Against this impressive background, I considered myself fortunate to be accepted in 1957 as a Junior Clerk for the then well known Dutch Royal Interocean Lines (RIL). This was a very well respected hybrid ‘multi-ship-owner’ operated from Hong Kong and headquartered in Amsterdam. Much of RIL’s genesis arose from the independence of Indonesia after WW2, when KPM was “kicked out” by the new Soekarno Government. As a result, KPM’s prime assets, mainly a huge fleet of passenger and cargo ships, 11 of which were combined with those of another successful Hong Kong based Dutch shipping company, the Koninklijke Java China Packet Line (KJCPL), resulting in the formation of RIL, one of the world’s largest maritime organisations.  The mixture of each company’s various ship names, in some cases required effort by we Australians to pronounce. In the main we had TJI Indonesian for “river”) ships such as “Tjitarum”, STRAAT ‘this or that’ (such as “Straat Magelhaen”), VAN ‘something’ e.g. “Van Linschoten”, to name a few.

 

One of the most famous was the 6,400t cargo/passenger “Straat Malakka” of 1938. Having trodden its decks many times prior to her sale in1967, I was always conscious that this was the ship impersonated by the German raider “Kormoran “ which sank our cruiser HMAS Sydney off Western Australia in November 1941, with the tragic loss of all hands. 

 

During WW2, the Dutch contributed widely to the allied cause. Holland-America Line’s magnificent peacetime trans-Atlantic “Nieuw Amsterdam”, plus KPM, JCJL, Rotterdam Lloyd and Nederland Line passenger ships all made many dangerous troop carrying voyages from Australia. Many Australians who were comforted on board will long remember Nederland Line’s famous hospital ship “Oranje”.

 

 As a new “rookie” in RIL, a diet of ships, ships and more ships never ceased, very much “24/7” - ask my “better half” Yvonne! My initial clerical duties soon gave way to more varied and specific responsibilities - Water Clerk, attending to many of the constant number of ship calls; booking cargo to numerous global destinations; increasing involvement with industrial relationships with maritime unions; all were great learning curves! And increasingly fascinating and challenging was the opportunity for wide experience in the field of negotiation.
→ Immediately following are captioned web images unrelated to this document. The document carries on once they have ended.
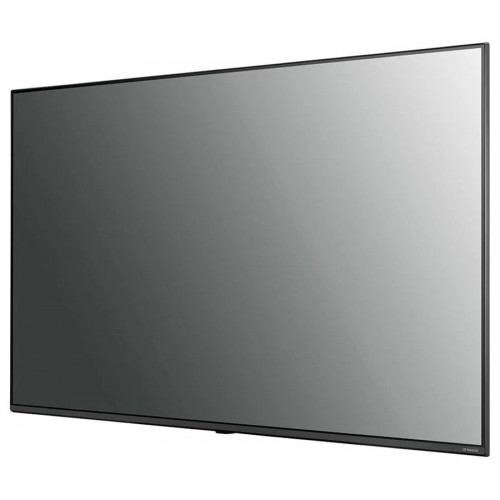 TV LED LG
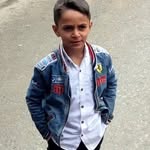 Enes eralan - @eralanenes - Instagram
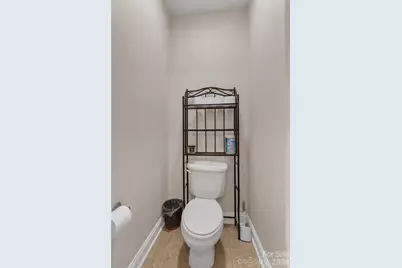 119 Brookview Drive, Shelby, NC 28152 - Photo 14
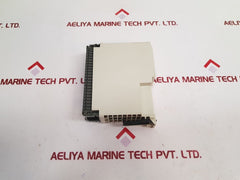 Schneider Dep 216/As-bdep-216 Tsx Compact Input Module Used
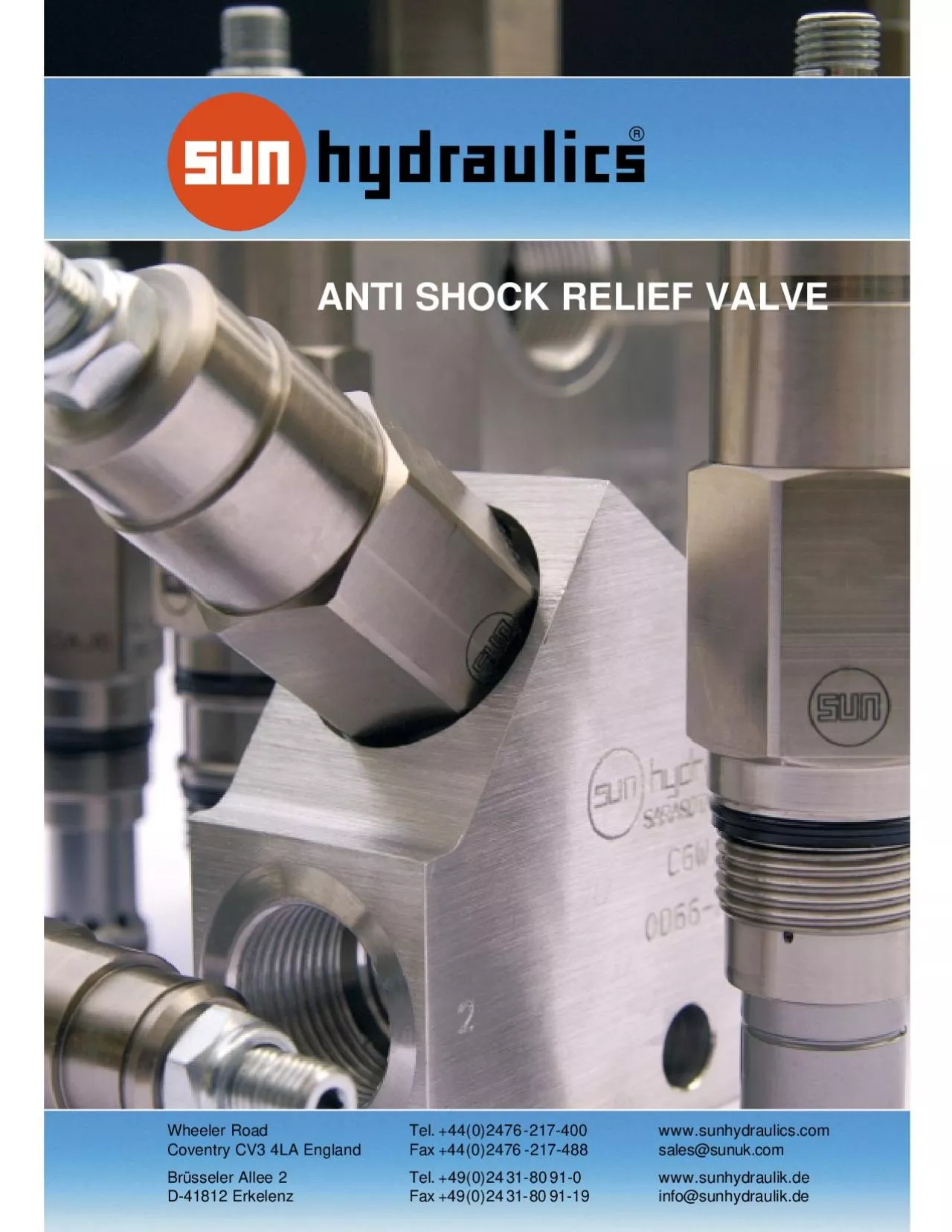 PDF-so that pressure differentials from ports2 to 1 which is from tank to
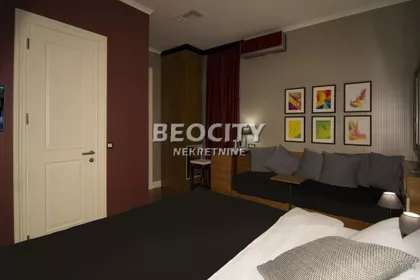 Blok 25 - Arena | 4zida.rs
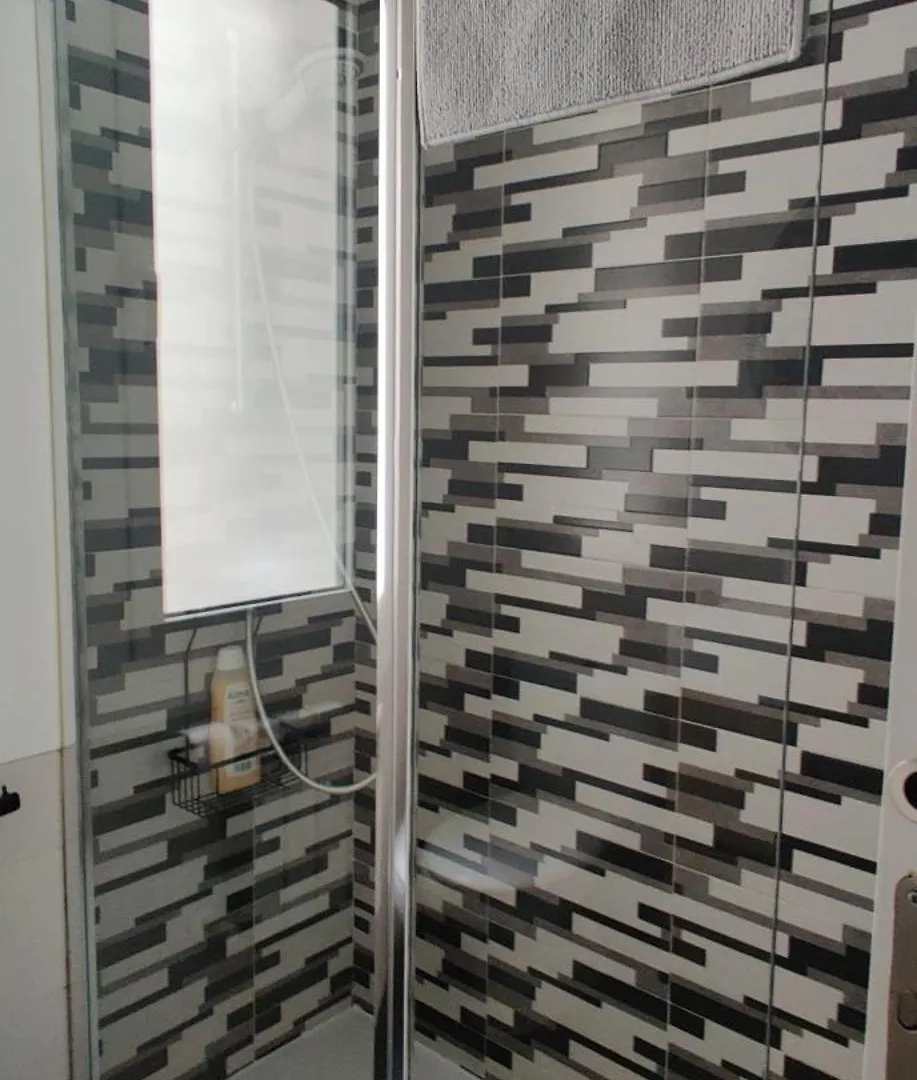 Appartement Gasteiz Etxea L à Vitoria-Gasteiz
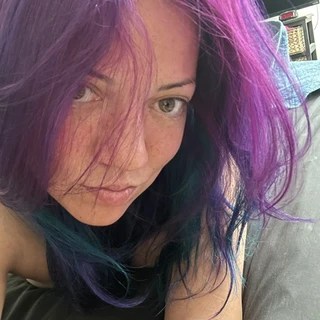 Nicky OnlyFans | @nickysub review (Leaks, Videos, Nudes)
Negotiating with Australian exporters and importers, with Commonwealth departments and before long, meeting our business relations and exploring new business opportunities, was most stimulating. My world opened-up with visits to Africa, Central and South America, the West Indies and much of Asia particularly, learning from their cultural and business differences.   

 

Looking back, those of us working for RIL were extremely fortunate to be exposed to managing in this region virtually all major Dutch ship-owners’ interests and the wide spectrum of the maritime world.